Is it possible the root cause of the segmentation fault is the host is running out of memory or do you know that it is a data structure parsing error?

q1: How much memory does this host running this script have? q2: Have you monitored the memory prior to the seg fault?

giovino commented 8 years ago

@villain

and are you running this with the debug flag? (-d)

villain commented 8 years ago

not running out of memory from what i can tell. it has 32GB available, never drops below 4GB

re-run of the debug output:

[2016-05-05T09:25:35,527Z][23928][INFO][main:136]: staring up.. [2016-05-05T09:25:35,527Z][23928][INFO][main:149]: starting up ES connection... [2016-05-05T09:25:35,527Z][23928][INFO][main:156]: checking journal: /tmp/cif-migrate.journal [2016-05-05T09:25:35,528Z][23928][INFO][main:159]: creating threads... [2016-05-05T09:25:35,735Z][23928][INFO][main:214]: starting workers [2016-05-05T09:25:35,736Z][23928][DEBUG][main:224]: connecting to archive..

[2016-05-05T14:12:18,398Z][23928][DEBUG][main:253]: total count: 290774165 [2016-05-05T14:12:18,398Z][23928][DEBUG][main:254]: pages: 58155 [2016-05-05T14:12:18,509Z][23928][DEBUG][main:261]: sending ctrl warm-up msg... [2016-05-05T14:12:18,723Z][23928][DEBUG][main:267]: creating 8 worker threads... [2016-05-05T14:12:18,723Z][23928][INFO][main:333]: starting writer thread... Subroutine CIF::Legacy::Archive::db_Main redefined at /usr/local/share/perl/5.18.2/Ima/DBI.pm line 278. [2016-05-05T14:12:18,875Z][23928][DEBUG][main:401]: starting worker: 3 [2016-05-05T14:12:19,011Z][23928][DEBUG][main:401]: starting worker: 4 [2016-05-05T14:12:19,120Z][23928][DEBUG][main:401]: starting worker: 5 [2016-05-05T14:12:19,269Z][23928][DEBUG][main:401]: starting worker: 6 [2016-05-05T14:12:19,420Z][23928][DEBUG][main:401]: starting worker: 7 [2016-05-05T14:12:19,585Z][23928][DEBUG][main:401]: starting worker: 8 [2016-05-05T14:12:19,723Z][23928][DEBUG][main:401]: starting worker: 9 [2016-05-05T14:12:19,832Z][23928][DEBUG][main:401]: starting worker: 10 [2016-05-05T14:12:19,832Z][23928][DEBUG][main:274]: executing sql... [2016-05-05T14:12:20,341Z][23928][DEBUG][main:280]: sending next pages to workers... hash- or arrayref expected (not a simple scalar, use allow_nonref to allow this) at bin/migrate-data-debug.pl line 286.
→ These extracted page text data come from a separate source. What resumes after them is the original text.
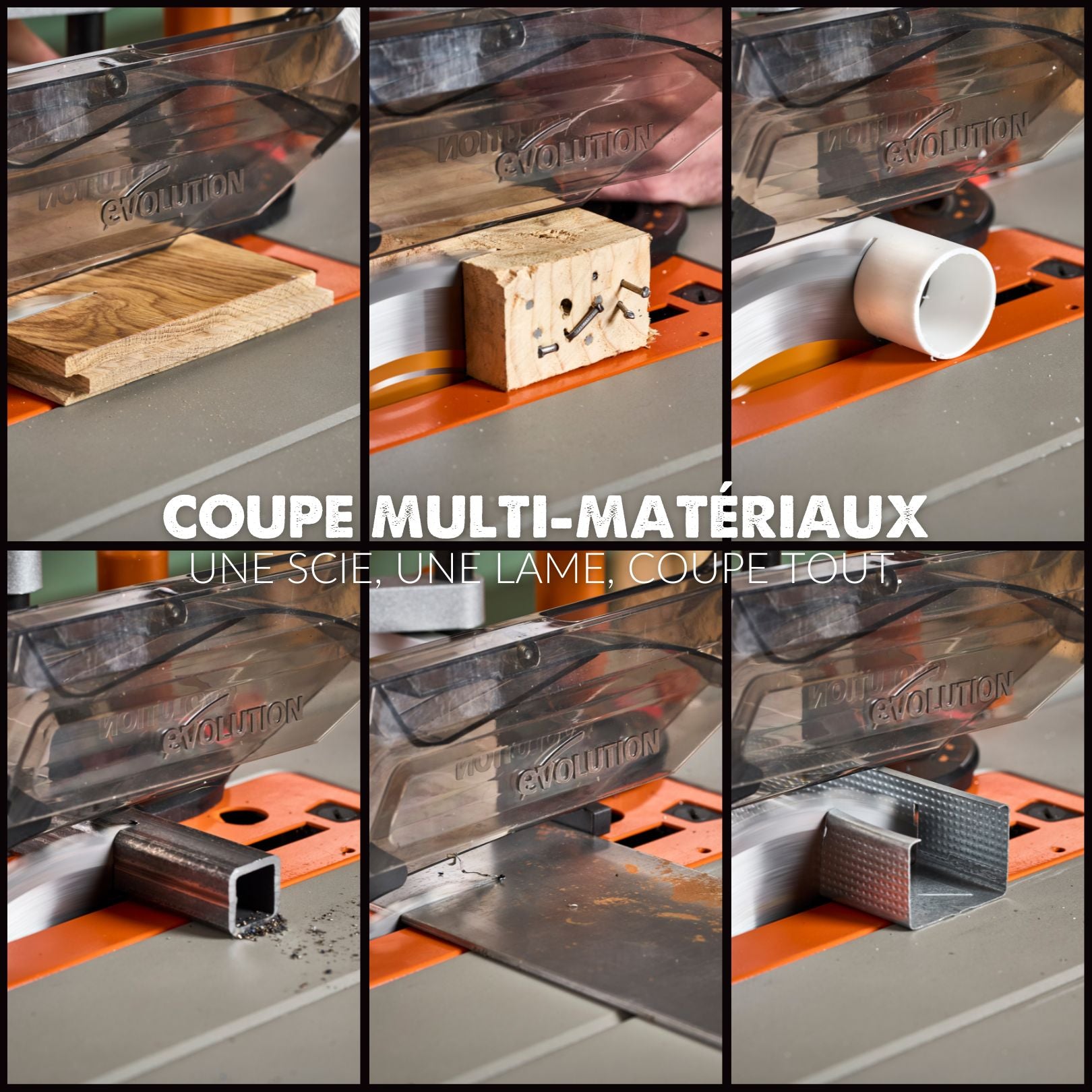 EVOLUTION

EVOLUTION

EVOLUTION

COUPE MULTI-MATÉRIAUX
UNE SCIE, UNE LAME, COUPE TOUT.

EVOLUTION

EVOLUTION

EVOLUTION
Segmentation fault (core dumped)

giovino commented 8 years ago

villian, I apologize for the tardiness in this response, I thought I had responded already. Our guess is, you are hitting a known memory leak with a total count of 290,774,165 records. We've seen segfaults ourselves in a similarly large migration.

As it stands today, because the migration script uses a journal (e.g. it knows what has and hasn't been migrated) our recommendation is to:

  1. Stands up a CIFv2 server
  2. Replicate all the data being ingested into CIFv1 into the CIFv2 box
  3. Stop data being ingested into CIFv1
  4. Run the migration script, if/when it segfaults, restart the script until the migration has been completed.